# [Kaynak Metin]
· · · · ·

Bilişim Suçunun Banka ve Kredi Kartları ile İşlenmesi
Günlük hayatımızın vazgeçilmez birer parçası haline gelen banka ve kredi kartlarının kötüye kullanılması yolu ile de bilişim suçu işlenebilmektedir. Bu suçun işlenebilmesi için kişinin, başkasına ait banka veya kredi kartını sahibinin rızası olmadan kullanması ya da kendisi yerine başka birine kullandırtması sonucu bundan kendisine veya bir başkasına fayda sağlaması gerekir. Burada banka veya kredi kartının kişinin eline nasıl geçtiği önemli değildir. Yani yerde tesadüfen bulunan bir banka veya kredi kartı ile bu fiillerin gerçekleştirilmesi durumunda da söz konusu bilişim suçu oluşacaktır. Ancak kanun koyucu bu duruma bir istisna getirmiştir. Söz konusu istisnaya göre bu fiillerin eşler, üst soy, alt soy, evlatlık ilişkisi içinde bulunan kişiler veya birlikte yaşayan kardeşler tarafından diğerine karşı işlenmesi halinde ceza verilmeyecektir.
Maddenin ikinci fıkrasında ise hayali hesaplar kullanılarak banka veya kredi kuruluşlarının zarar uğratılması düzenlenmiştir. Bu fıkra için suçun mağduru konumunda olan ilk fıkranın aksine ilgili banka veya kredi kuruluşudur. Çünkü gerçek olmayan hesaplar kullanılarak bilişim suçu gerçekleştirildiğinden kart sahibinden bahsetmek mümkün değildir. Bilişim suçu, bu fıkrada bahsedilen fiiller neticesinde işlenir ise fail, üç yıldan yedi yıla kadar hapis cezası ve on bin güne kadar para cezası ile cezalandırılacaktır.

· · · · ·

# [Veri Bloğu]
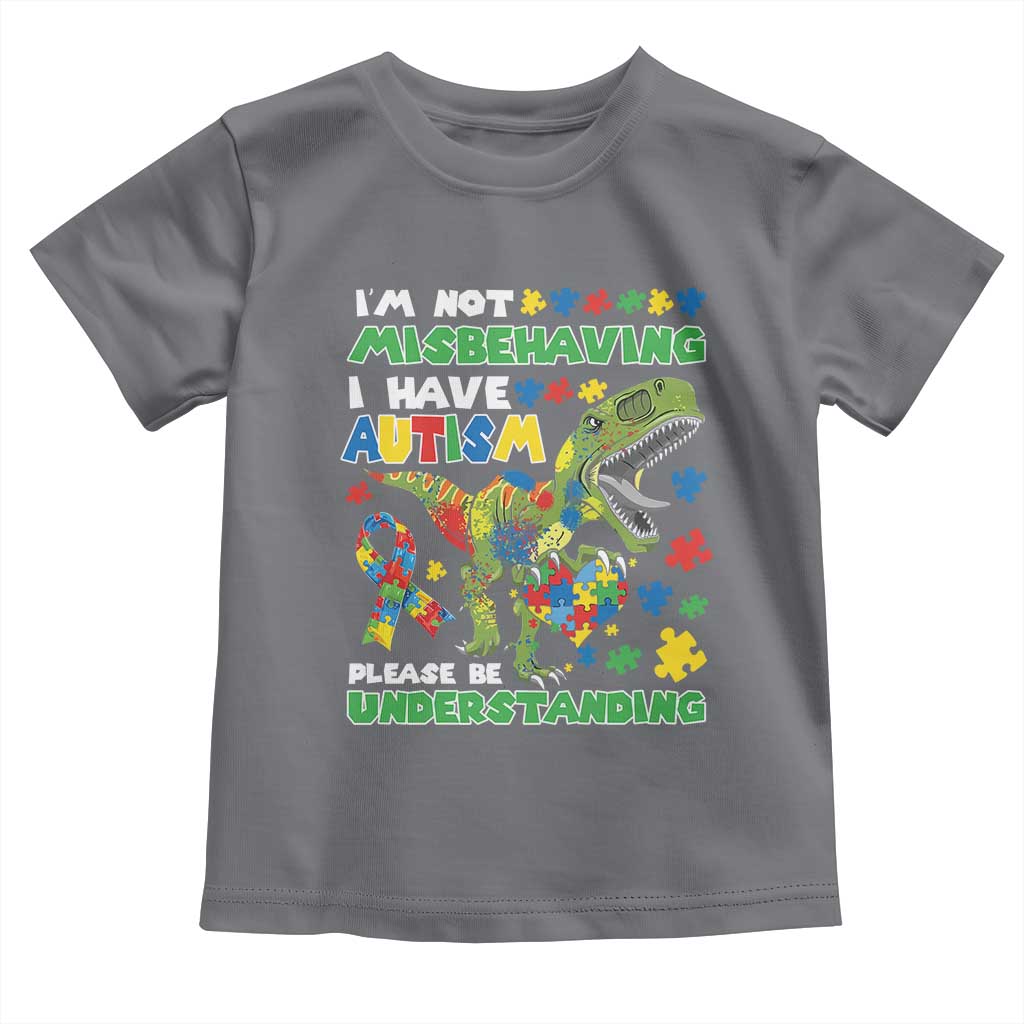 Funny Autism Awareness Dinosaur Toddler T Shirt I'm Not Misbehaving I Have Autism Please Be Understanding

· · · · ·

# [İş Emri A]
Kaynak metne göre, hayali hesaplar kullanılarak banka veya kredi kuruluşlarının zarara uğratılması hâlinde fail hangi cezalarla cezalandırılır?
# [İş Emri B]
Kaynak metinde "Maddenin ikinci fıkrasında" sözlerinden "cezası ile cezalandırılacaktır." sözlerine kadar olan her şeyi hiçbir değişiklik yapmadan yazın.

# [Yazılı Yanıt A]
Üç yıldan yedi yıla kadar hapis cezası ve on bin güne kadar para cezası ile.

# [Yazılı Yanıt B]
Maddenin ikinci fıkrasında ise hayali hesaplar kullanılarak banka veya kredi kuruluşlarının zarar uğratılması düzenlenmiştir. Bu fıkra için suçun mağduru konumunda olan ilk fıkranın aksine ilgili banka veya kredi kuruluşudur. Çünkü gerçek olmayan hesaplar kullanılarak bilişim suçu gerçekleştirildiğinden kart sahibinden bahsetmek mümkün değildir. Bilişim suçu, bu fıkrada bahsedilen fiiller neticesinde işlenir ise fail, üç yıldan yedi yıla kadar hapis cezası ve on bin güne kadar para cezası ile cezalandırılacaktır.